Evan Courtis, Jacob Cornwall, Peter Giesbrecht and Aaron Crawford led the Elmira District Secondary School robotics team to a third-place finish at the FIRST Robotics Waterloo regional competition Mar. 20-22 at the University of Waterloo. [Scott Barber / The Observer]
Evan Courtis, Jacob Cornwall, Peter Giesbrecht and Aaron Crawford led the Elmira District Secondary School robotics team to a third-place finish at the FIRST Robotics Waterloo regional competition Mar. 20-22 at the University of Waterloo. [Scott Barber / The Observer]
With a third-place showing at the regional event at the University of Waterloo last weekend, the season is off to a great start.

“We’ve got about 40 students on the team now, which is up from last year,” coach Ron Fletcher said. “It’s a great group; everybody is really excited about it and I’m really proud of all the work the students have put in to get to this point.”

And the crash course season certainly demands a lot of work from participants.

Each January, FIRST Canada (for inspiration and recognition of science and technology) unveils an entirely new competition, requiring teams to design, build and program a unique robot from scratch.

Then, the race is on to create a machine that meets the organization’s strict guidelines before an official inspection in mid-February. It’s no easy feat.

“It takes a lot of creativity from the group to come up with different ideas for the robot,” Fletcher said. “The most important part, is allowing the team to learn through trial and error. That’s really the best way to go about it, and it’s an excellent lesson for our students.”
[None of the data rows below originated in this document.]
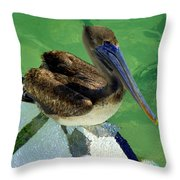 Cool Footed Pelican Throw Pillow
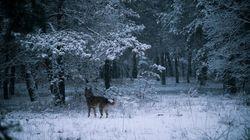 Μια σύγχρονη κοκκινοσκουφίτσα: Η περιπέτεια μιας τετράχρονης σε δάσος της Σιβηρίας για να σώσει την γιαγιά
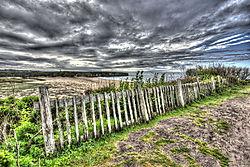 fence1b-medium.jpg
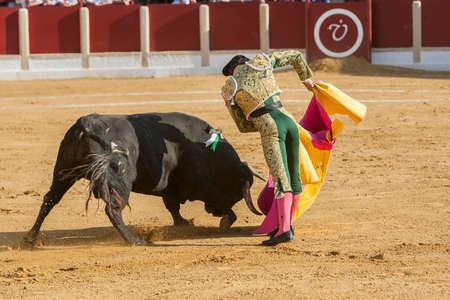 bullfighting: Ubeda, Spain - October 1, 2011: The Spanish Bullfighter Curro Diaz bullfighting with the crutch in the Bullring of Ubeda, Spain
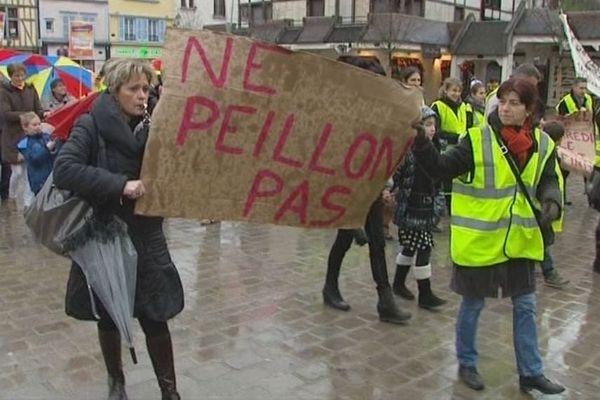 Une centaine de personnes a manifesté ce sanedi 8 février 2014 à Troyes (Aube)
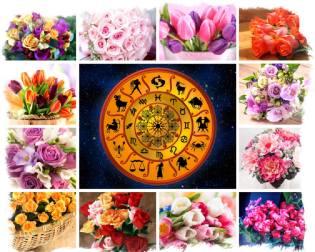 Фото: цветочный гороскоп — интересные факты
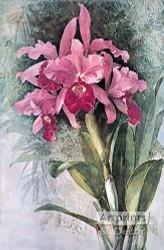 Orchids by Paul de Longpre - Art Print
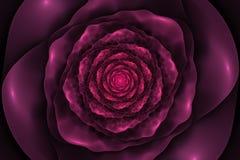 Czarny tło z zmiętą menchii różą w centrum Ślimakowaty f Zdjęcia Stock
This season, the game involves stacking rectangular plastic boxes, or “totes,” along with large upright recycling bins into specific locations for points. The more totes and bins the robot can stack in 90 seconds, the more points the team receives.
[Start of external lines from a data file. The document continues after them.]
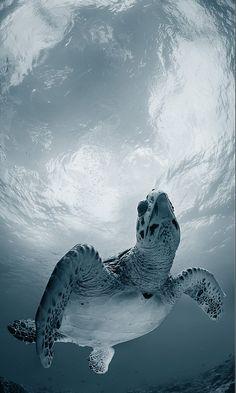 Sea turtle. °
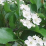 Crataegus viridis 'Winter King'.png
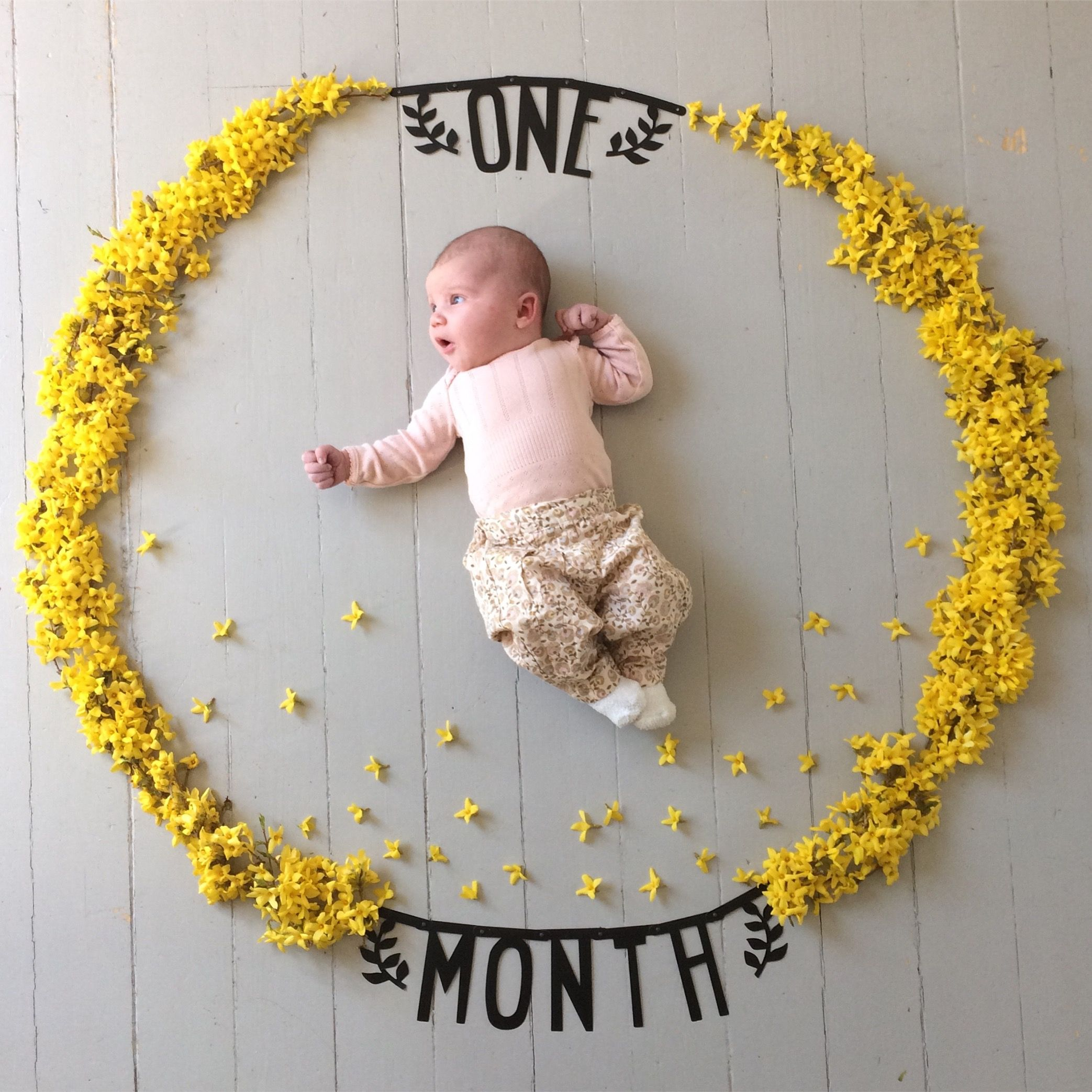 One Month Old Monthly Photo Series Newborn Photography Monthly Baby Picture Ideas Ba Baby Photoshoot Boy Baby Girl Newborn Pictures Baby Month By Month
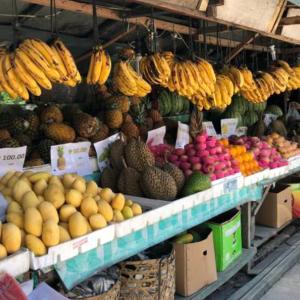 【フルーツ】南国のセブ島はフルーツが安くて美味しい!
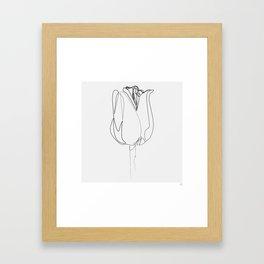 """Botanical Collection"" - Tulip Flower Print Framed Art Print"
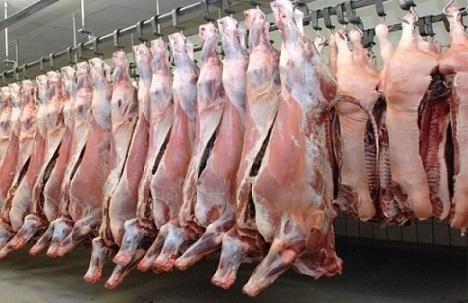 exportação de carnes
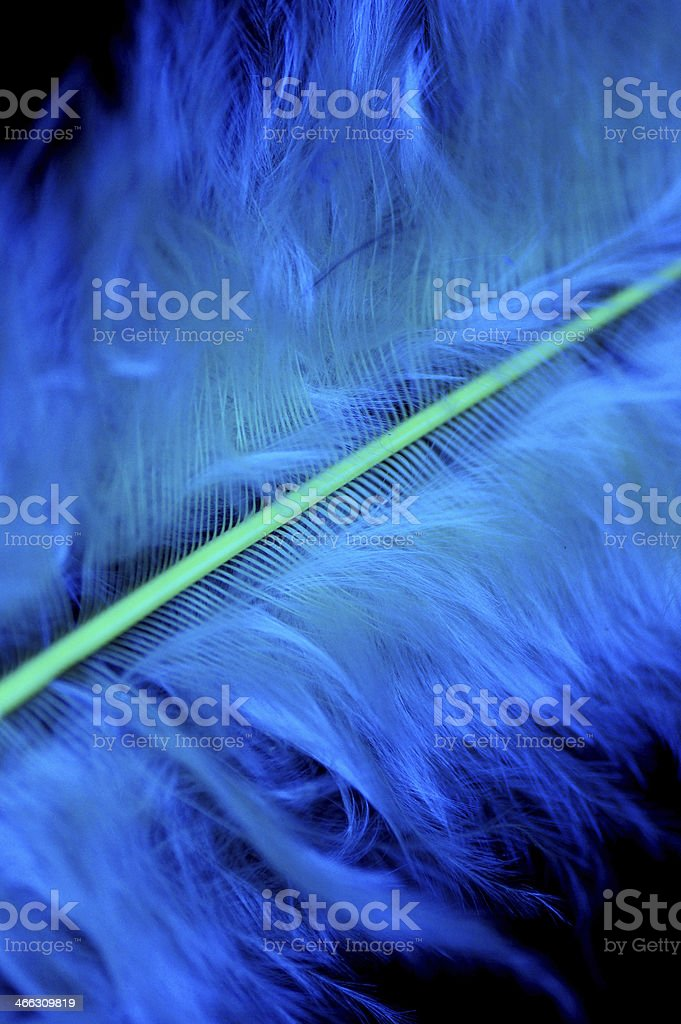 Macro of Fluffy vibrant blue feather details royalty-free stock photo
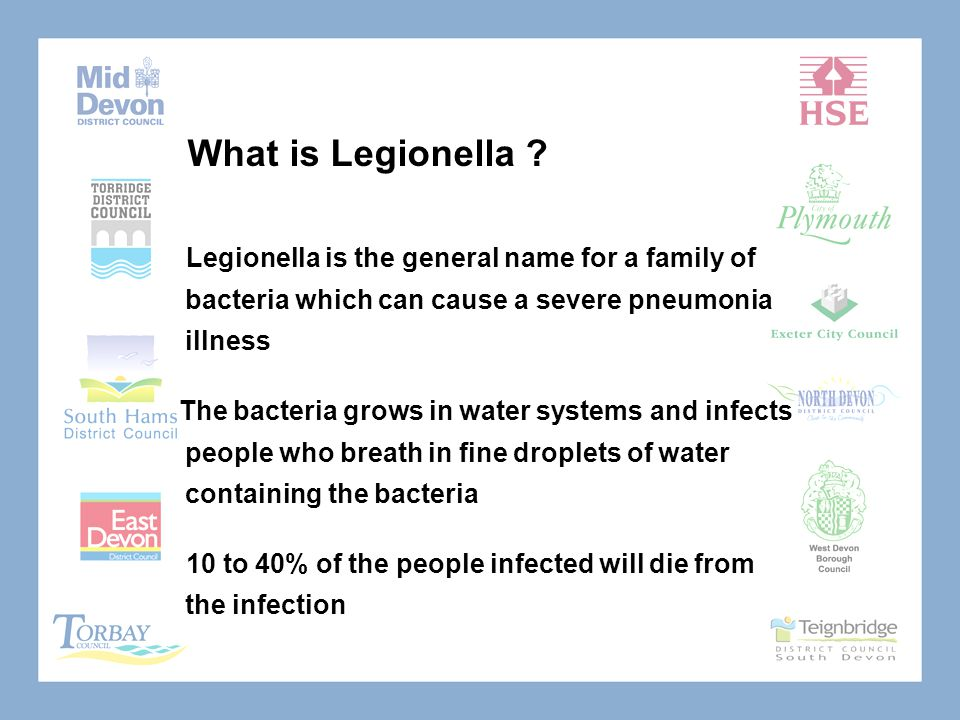 What is Legionella .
And while the idea may seem a bit monotonous at first, watching four robots speed around a small arena, furiously stacking and spinning while trying hard to not knock over their stacks, is very exciting.

“The event at the University of Waterloo went very well,” Fletcher said. “You just never know how things are going to go, because it’s a robot that we build ourselves and so some days it can be a bit finicky. But for the most part, our robot is running well and our kids had a great time.”

The team is split up into a number of groups, each with their own specific role and functions. There are media members who photograph events and create a video package. There are programmers and builders and drivers. And there’s also a business team which conducts a presentation for the FIRST Canada executive.

The learning opportunities are all across the board, pushing students to think outside the box.

And there’s also a teamwork element added to the mix, as schools must select other teams to compete alongside them in on-the-fly alliances. At the University of Waterloo competition, EDSS matched up with Woodland Christian High School.

On Wednesday, the group packed up Sir Lancer Bot and trekked up to North Bay for another competition. If all goes well, the team could book a ticket to the world championships in St. Louis Missouri next month, just like they did last year.

“We feel really good about our ability to compete in North Bay,” Fletcher said before the trip. And it’s been a real team effort from the whole community that has made the team so successful.

“We have such an advantage here in Elmira because of the sense of community everyone feels,” Fletcher said. “From the service clubs through local businesses and EDSS alumni, I can’t stress enough how incredible the support has been.”

Last year, the club spent some $35,000 between materials and travel expenses, much of it covered by sponsors like Systematix, Rockwell Automation along with the local Kiwanis and Lions clubs

The money is well spent, Fletcher said.

“It really is a great experience for our students to get involved with something that is fun while at the same time there are so many positive learning opportunities.”